#### WHAT THE TASK ASKS:
Rewrite the items below, replacing "picture-taker" with "photographer" and keeping everything else the same.

=== MATERIAL PROVIDED ===

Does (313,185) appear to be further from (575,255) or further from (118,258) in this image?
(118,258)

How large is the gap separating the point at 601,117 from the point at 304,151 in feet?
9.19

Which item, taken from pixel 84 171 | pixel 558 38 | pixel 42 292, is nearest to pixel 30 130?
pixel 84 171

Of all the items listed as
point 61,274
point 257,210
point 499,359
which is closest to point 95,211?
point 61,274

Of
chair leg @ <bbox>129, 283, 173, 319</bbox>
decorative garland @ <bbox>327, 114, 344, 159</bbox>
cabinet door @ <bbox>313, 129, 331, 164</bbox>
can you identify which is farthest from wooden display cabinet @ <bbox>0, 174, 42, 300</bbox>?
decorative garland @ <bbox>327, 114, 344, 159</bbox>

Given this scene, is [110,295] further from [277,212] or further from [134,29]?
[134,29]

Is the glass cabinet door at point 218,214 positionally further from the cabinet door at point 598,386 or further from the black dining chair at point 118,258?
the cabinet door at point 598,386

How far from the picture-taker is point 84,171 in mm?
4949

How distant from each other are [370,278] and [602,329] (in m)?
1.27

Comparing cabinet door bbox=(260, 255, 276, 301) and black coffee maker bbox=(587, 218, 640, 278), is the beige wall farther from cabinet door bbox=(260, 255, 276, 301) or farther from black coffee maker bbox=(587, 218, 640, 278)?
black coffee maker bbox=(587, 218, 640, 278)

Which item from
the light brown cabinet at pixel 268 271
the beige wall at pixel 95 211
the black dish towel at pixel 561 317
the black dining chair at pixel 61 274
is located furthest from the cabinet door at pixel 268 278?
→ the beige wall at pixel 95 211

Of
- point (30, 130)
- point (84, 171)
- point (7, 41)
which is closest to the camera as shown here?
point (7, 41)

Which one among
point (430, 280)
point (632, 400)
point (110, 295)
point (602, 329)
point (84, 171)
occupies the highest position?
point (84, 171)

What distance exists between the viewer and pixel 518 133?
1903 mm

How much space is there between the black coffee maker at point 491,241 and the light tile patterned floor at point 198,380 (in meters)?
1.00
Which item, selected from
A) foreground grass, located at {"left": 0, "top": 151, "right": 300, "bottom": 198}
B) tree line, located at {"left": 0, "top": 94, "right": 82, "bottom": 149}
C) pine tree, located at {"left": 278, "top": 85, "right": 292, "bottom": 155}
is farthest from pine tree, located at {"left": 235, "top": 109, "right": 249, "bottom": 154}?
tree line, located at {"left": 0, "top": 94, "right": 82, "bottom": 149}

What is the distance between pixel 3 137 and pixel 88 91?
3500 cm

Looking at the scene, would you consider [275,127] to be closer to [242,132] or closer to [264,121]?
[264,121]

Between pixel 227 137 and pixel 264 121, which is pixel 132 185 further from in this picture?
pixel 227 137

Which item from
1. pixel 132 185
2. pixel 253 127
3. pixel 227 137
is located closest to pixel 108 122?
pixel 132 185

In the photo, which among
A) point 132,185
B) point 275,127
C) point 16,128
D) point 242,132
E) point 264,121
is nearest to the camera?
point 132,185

===

#### RESULT OF THE TASK:
Does (313,185) appear to be further from (575,255) or further from (118,258) in this image?
(118,258)

How large is the gap separating the point at 601,117 from the point at 304,151 in feet?
9.19

Which item, taken from pixel 84 171 | pixel 558 38 | pixel 42 292, is nearest to pixel 30 130?
pixel 84 171

Of all the items listed as
point 61,274
point 257,210
point 499,359
which is closest to point 95,211?
point 61,274

Of
chair leg @ <bbox>129, 283, 173, 319</bbox>
decorative garland @ <bbox>327, 114, 344, 159</bbox>
cabinet door @ <bbox>313, 129, 331, 164</bbox>
can you identify which is farthest from wooden display cabinet @ <bbox>0, 174, 42, 300</bbox>?
decorative garland @ <bbox>327, 114, 344, 159</bbox>

Given this scene, is [110,295] further from [277,212] or further from [134,29]?
[134,29]

Is the glass cabinet door at point 218,214 positionally further from the cabinet door at point 598,386 or further from the black dining chair at point 118,258?
the cabinet door at point 598,386

How far from the photographer is point 84,171 in mm?
4949

How distant from each other are [370,278] and [602,329] (in m)?
1.27

Comparing cabinet door bbox=(260, 255, 276, 301) and black coffee maker bbox=(587, 218, 640, 278), is the beige wall farther from cabinet door bbox=(260, 255, 276, 301) or farther from black coffee maker bbox=(587, 218, 640, 278)?
black coffee maker bbox=(587, 218, 640, 278)

Which item from
the light brown cabinet at pixel 268 271
the beige wall at pixel 95 211
the black dish towel at pixel 561 317
the black dining chair at pixel 61 274
is located furthest from the cabinet door at pixel 268 278?
→ the beige wall at pixel 95 211

Of
- point (30, 130)
- point (84, 171)
- point (7, 41)
which is closest to the camera as shown here?
point (7, 41)

Which one among
point (430, 280)
point (632, 400)
point (110, 295)
point (602, 329)
point (84, 171)
occupies the highest position?
point (84, 171)

What distance exists between the viewer and pixel 518 133?
1903 mm

How much space is there between the black coffee maker at point 491,241 and the light tile patterned floor at point 198,380 (in meters)?
1.00
Which item, selected from
A) foreground grass, located at {"left": 0, "top": 151, "right": 300, "bottom": 198}
B) tree line, located at {"left": 0, "top": 94, "right": 82, "bottom": 149}
C) pine tree, located at {"left": 278, "top": 85, "right": 292, "bottom": 155}
is farthest from pine tree, located at {"left": 235, "top": 109, "right": 249, "bottom": 154}?
tree line, located at {"left": 0, "top": 94, "right": 82, "bottom": 149}

What is the distance between pixel 3 137 and pixel 88 91?
3500 cm

Looking at the scene, would you consider [275,127] to be closer to [242,132] or closer to [264,121]?
[264,121]

Between pixel 227 137 and pixel 264 121, which is pixel 132 185 further from in this picture?
pixel 227 137

Which item from
1. pixel 132 185
2. pixel 253 127
3. pixel 227 137
is located closest to pixel 108 122?
pixel 132 185

In the photo, which among
A) point 132,185
B) point 275,127
C) point 16,128
D) point 242,132
E) point 264,121
is nearest to the camera?
point 132,185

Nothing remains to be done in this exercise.